With her husband’s life hanging in jeopardy, Anna raised money selling prescription drugs on the black market to bring her kids to America. Meanwhile, Thomas was able to broker a deal for himself: instead of death at the hands of the KMT in Taiwan, Thomas was allowed to remain under house arrest in Japan. There, he continued to rally support for his political cause. When Anna raised enough money, she brought her children to America to be raised as New Yorkers.
And never spoke of her husband or Taiwan again.
30 years later, my father Richard received a plane ticket and an offer to go meet his long lost father in Taipei. Having grown up telling everyone that his father was dead, he approached this long-delayed reunion with trepidation and ambivalence. In Taiwan in 1979, he met Thomas, his father by blood but not by experience, and a host of relatives, who referred to my father, his mother and siblings as the “lost family” who had gone to America. But my father only learned a few sketchy details of his father’s political activities, and of his parents’ adventures in Taiwan and Hong Kong.

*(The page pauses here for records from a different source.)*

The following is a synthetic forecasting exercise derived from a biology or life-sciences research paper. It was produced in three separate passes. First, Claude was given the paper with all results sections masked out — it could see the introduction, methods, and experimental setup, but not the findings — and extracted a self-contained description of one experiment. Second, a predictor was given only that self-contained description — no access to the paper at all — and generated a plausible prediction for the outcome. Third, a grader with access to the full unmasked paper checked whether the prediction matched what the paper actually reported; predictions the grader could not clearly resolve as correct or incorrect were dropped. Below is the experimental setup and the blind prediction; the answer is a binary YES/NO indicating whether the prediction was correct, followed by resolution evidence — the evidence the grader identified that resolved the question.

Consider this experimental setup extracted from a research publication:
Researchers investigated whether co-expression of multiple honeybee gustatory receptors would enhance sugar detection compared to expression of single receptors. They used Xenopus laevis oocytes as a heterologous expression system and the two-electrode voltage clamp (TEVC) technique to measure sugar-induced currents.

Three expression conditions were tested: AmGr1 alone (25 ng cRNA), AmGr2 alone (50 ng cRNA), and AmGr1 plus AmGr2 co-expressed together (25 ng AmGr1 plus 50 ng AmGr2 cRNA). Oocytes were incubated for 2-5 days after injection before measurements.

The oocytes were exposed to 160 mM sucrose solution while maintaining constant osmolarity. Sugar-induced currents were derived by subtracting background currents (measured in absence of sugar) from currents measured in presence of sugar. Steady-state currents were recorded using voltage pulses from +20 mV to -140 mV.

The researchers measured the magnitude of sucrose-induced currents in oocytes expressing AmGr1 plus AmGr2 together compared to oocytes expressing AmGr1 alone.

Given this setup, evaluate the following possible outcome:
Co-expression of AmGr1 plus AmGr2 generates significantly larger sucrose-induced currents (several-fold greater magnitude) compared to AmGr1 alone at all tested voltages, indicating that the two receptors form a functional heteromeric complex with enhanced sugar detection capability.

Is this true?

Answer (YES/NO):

In 2007, I began a search to discover the rest of the story. That search has taken me to visit my father’s siblings, hear their recollections of early life in Taiwan during and after World War II, and their memories of my grandmother Anna, a courageous survivor of an orphaned childhood, a war, and a battle for the lives of herself and her children. Now I go Taiwan to learn about the life of my grandfather Thomas, a larger-than life historical figure whose actions directly shaped the lives of my family: the Liaos. My grandmother, father, and I all went in search of Formosa, and my book is a family memoir about what happened to each of us on that journey.